In the population centers of Europe, the Middle East, the Orient, and Africa, famine, and disease, at times in epidemic proportions, helped to curve population growth. This was not the case in a land free of the common cold, or where the mosquito did not exist. So could the seasons beset with warlike activities that are etched in the Hawaiian calendar since the arrival of the second wave of Polynesians around the 11th century be construed as a form of population control? Moreover, if this was the case, it succeeded in achieving a harmonic balance between the islands natural constrictions and the Hawaiian race. In turn this equilibrium between man and nature, allowed them to subsist independently of the outside world for possibly 1600 years.

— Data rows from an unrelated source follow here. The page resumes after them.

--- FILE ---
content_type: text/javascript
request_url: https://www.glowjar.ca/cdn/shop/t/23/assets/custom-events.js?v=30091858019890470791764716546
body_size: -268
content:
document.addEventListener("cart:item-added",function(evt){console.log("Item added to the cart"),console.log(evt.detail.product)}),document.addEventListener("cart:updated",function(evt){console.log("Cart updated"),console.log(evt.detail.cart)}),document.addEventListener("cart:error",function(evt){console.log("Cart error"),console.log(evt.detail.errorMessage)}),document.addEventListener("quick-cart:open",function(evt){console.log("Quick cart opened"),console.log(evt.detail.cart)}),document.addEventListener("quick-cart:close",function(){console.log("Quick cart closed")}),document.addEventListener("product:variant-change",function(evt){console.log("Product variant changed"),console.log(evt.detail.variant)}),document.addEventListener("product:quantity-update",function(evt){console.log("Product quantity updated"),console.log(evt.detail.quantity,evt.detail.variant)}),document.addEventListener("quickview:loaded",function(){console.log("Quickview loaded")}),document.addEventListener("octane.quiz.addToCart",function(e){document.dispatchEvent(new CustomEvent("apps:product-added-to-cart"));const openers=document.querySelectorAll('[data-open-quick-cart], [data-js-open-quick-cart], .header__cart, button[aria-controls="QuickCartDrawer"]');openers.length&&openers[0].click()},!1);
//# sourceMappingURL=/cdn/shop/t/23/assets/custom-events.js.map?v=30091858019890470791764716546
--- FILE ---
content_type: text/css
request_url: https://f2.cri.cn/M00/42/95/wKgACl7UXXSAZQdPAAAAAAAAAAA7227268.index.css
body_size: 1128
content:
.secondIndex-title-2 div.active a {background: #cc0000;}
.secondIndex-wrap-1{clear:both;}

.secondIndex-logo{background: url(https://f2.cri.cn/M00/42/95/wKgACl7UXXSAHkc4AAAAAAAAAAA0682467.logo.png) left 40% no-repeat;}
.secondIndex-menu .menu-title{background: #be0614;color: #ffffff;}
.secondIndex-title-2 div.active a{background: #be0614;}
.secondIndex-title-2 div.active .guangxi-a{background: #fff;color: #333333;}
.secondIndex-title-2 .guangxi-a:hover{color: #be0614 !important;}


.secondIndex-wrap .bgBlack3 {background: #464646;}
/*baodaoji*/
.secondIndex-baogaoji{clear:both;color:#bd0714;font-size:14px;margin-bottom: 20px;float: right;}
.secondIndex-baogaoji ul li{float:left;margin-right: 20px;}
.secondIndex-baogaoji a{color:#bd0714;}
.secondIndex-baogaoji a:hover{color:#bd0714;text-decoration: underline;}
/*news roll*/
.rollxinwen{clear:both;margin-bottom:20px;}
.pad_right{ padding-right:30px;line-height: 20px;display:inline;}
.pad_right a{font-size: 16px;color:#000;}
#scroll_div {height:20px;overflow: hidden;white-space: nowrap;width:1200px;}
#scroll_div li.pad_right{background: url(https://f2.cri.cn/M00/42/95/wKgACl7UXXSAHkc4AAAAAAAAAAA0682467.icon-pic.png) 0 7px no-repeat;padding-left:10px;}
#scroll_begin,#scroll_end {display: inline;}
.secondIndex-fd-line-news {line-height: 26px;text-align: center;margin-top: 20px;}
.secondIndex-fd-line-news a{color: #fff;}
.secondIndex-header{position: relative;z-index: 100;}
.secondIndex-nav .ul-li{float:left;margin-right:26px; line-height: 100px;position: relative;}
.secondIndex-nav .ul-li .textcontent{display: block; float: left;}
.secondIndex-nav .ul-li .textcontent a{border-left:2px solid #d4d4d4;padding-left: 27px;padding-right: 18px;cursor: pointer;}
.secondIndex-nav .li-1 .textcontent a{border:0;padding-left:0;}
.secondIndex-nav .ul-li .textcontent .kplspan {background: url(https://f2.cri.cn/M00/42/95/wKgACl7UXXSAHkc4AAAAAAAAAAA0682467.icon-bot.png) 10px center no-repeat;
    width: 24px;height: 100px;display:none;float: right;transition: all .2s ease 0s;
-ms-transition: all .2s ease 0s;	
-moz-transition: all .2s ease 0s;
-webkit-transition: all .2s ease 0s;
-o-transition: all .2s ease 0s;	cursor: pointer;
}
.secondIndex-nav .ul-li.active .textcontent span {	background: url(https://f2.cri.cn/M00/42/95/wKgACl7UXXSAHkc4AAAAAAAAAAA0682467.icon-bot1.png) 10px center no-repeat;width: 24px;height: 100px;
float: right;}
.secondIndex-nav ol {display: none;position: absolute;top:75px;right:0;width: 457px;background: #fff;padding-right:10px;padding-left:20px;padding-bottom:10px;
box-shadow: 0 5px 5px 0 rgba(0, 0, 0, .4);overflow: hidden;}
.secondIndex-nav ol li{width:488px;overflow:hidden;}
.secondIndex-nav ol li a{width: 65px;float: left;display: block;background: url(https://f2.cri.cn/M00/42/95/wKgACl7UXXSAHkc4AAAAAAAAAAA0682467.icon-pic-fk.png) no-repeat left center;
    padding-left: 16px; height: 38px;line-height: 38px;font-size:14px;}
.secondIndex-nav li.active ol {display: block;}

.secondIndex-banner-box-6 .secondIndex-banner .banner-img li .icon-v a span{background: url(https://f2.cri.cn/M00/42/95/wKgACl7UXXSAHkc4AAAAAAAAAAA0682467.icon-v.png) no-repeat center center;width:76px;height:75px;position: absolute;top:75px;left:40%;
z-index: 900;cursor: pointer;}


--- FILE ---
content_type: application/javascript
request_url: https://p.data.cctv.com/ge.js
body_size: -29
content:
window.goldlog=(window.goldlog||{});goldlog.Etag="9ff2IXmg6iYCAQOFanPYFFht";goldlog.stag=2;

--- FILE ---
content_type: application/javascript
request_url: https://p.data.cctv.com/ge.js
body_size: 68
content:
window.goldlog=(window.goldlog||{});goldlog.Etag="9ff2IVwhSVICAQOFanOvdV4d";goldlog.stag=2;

During the Sixteenth and Seventeenth Centuries, as travel between the new world and the orient progressed, shipwrecked survivors had been known to escape the perils of the sea, and wash upon the islands shores. However their impact was felt genetically as to their assimilation, and had minimal effect on the social structure of Hawaiian society. However with the progression of ocean travel in the Pacific it was but a matter of time before these placid islands, in its tranquil setting, were revealed. When Captain James Cook stumbled upon them in 1778, it opened the door to a host of callers from various parts of the world. Unfortunately with their visits came their vices of tobacco, alcohol, gambling, and much more, which in all honesty, many Hawaiians embraced. However it was their diseases that overwhelmed this society, void of even the most diminutive resistance to infection. In the 72 years that followed Cooks arrival, major occurrences influenced the Hawaiian race socially, as well as spiritually, religiously and economically, doing much to change the outlook and future of its culture. Yet, no impact was felt more prodigiously than the insidious diseases be felled native Hawaiians between 1778 and 1850.The population controls of the Ancients were no longer required, for they had been replaced by the descending world of the 19th century.